Luc Fori juin 2017

Vade retro satanas est le quatrième volume des enquêtes de Will Carvault, personnage atypique et attachant créé par Luc Fori. Comme les précédents, il se déroule à Bourges, avec un petit détour du côté de Bruxelles.

Will Carvault est en froid avec Heike, la commissaire Ziegler, qui vient de donner naissance à leur fils, Jan. Alors, pendant qu’elle traque un tueur qui décapite les femmes, il va traîner ses guêtres à Bourges Nord, du côté de la mosquée, pour rendre service à son voisin et tenter de retrouver la trace de deux jeunes apprentis djihadistes.

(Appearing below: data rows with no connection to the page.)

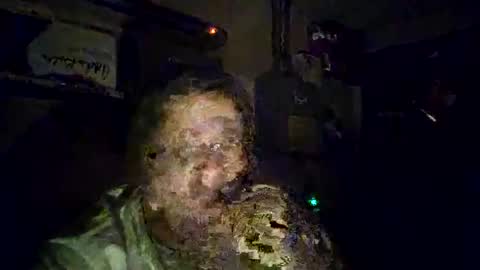 ilovestinkypussy420 online show from January 13, 2025, 11:41 am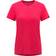 Haglöfs Träd Tee Women - Scarlet Red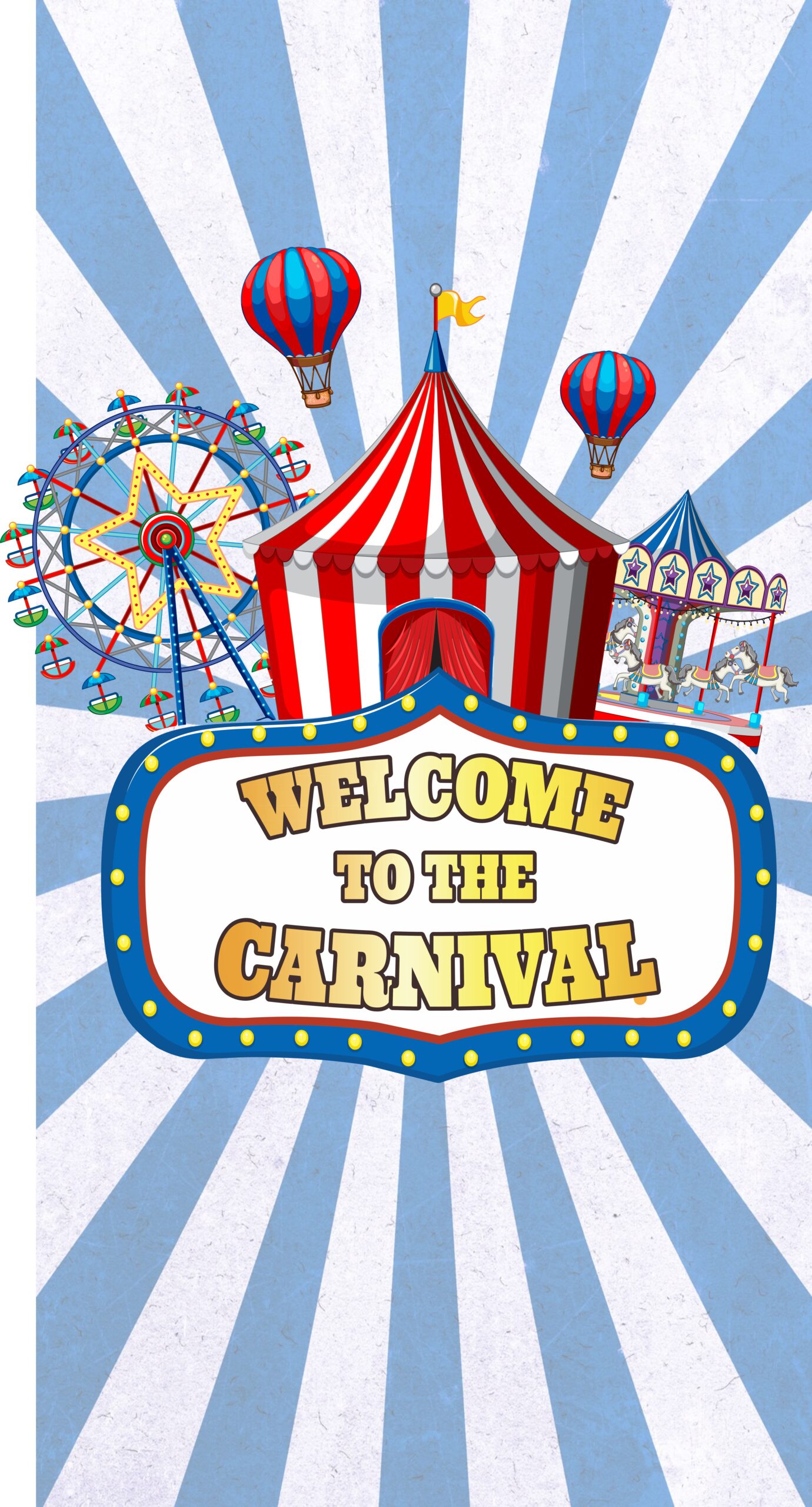 Carnival
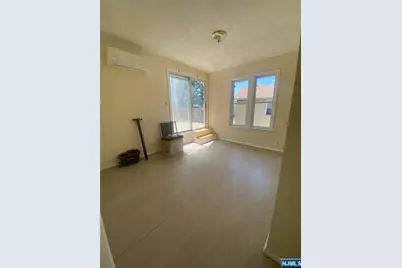 724 Hunter Street, Gloucester City, NJ OTHER - Photo 28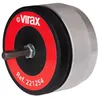 Image de Support ébavureur pour visseuse compatible ébavureur 221252 221254 - Virax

Ce qui va l’entraîner jusqu’à Bruxelles, en compagnie de son pote Roger, qui a bien besoin de se changer les idées à la suite d’un gros chagrin d’amour. Ensuite... Eh bien, il y aura quelques cadavres, quelques rebondissements et même des mitraillettes (mais pas celles qu'on croit) avant une chute en forme de pied-de-nez.

On suit avec plaisir les aventures de ce personnage qui porte sur le monde un regard décalé et plutôt bienveillant, même s’il ne rechigne pas à la bagarre.

Will Carvault : "C'est vrai que, vue de loin, l'évolution de ma vie professionnelle ne semble pas aller vers l'exaltation. J'ai commencé comme flic de choc, viré pour avoir voulu faire entrer d'un coup les vingt mille définitions du Robert dans la tête d'un skin. Le gars est mort, violente allergie au savoir sans doute, on ma démissionné et j'ai ouvert une agence privée." Extrait de vade retro satanas

Avec la ville de Bourges en toile de fond, on a parfois l’impression qu’on pourrait croiser cette armoire à glace au cœur en bandoulière au détour d’une rue. Le récit, qui mène de front deux enquêtes -joli tour de force- coule joyeusement, porté par la fantaisie et le sens de l'autodérision, en passant par quelques digressions mais sans jamais perdre le fil.

Les clins d’œil ne manquent pas. Au lecteur, parfois interpellé directement, et que l'auteur met dans sa poche dès les premières lignes. À la musique, avec un Carrefour joliment  transformé en Crossroads. À Frédéric Dard, aussi, à travers un goût prononcé pour les jeux de mots, les titres de chapitres tirés par les cheveux ou encore les listes interminables - « Je crois que c’est lié au fait que nous avons la même référence et toile de fond, Rabelais », note Luc Fori.

Un goût prononcé pour les jeux de mots

Mais des références, ce prof de lettres berruyer en a quelques autres, comme Prévert, Montaigne  ou Voltaire, sans oublier Jim Thomson ou Pierre Lemaître. Son écriture se nourrit aussi de son sens de l'observation, car il aime aller voir, toucher du doigt ce qu'il décrit, rencontrer des gens. Cela donne de la consistance à ses descriptions et à ses personnages.

Les paraboles, tournées vers des ondes qui viennent des pays chauds, disent assez la mélancolie du quartier aujourd'hui. Autant de fenêtres sur un ailleurs fantasmé : les contes des mille et une nuits modernes, souks, palmiers et dromadaires sur écrans plats.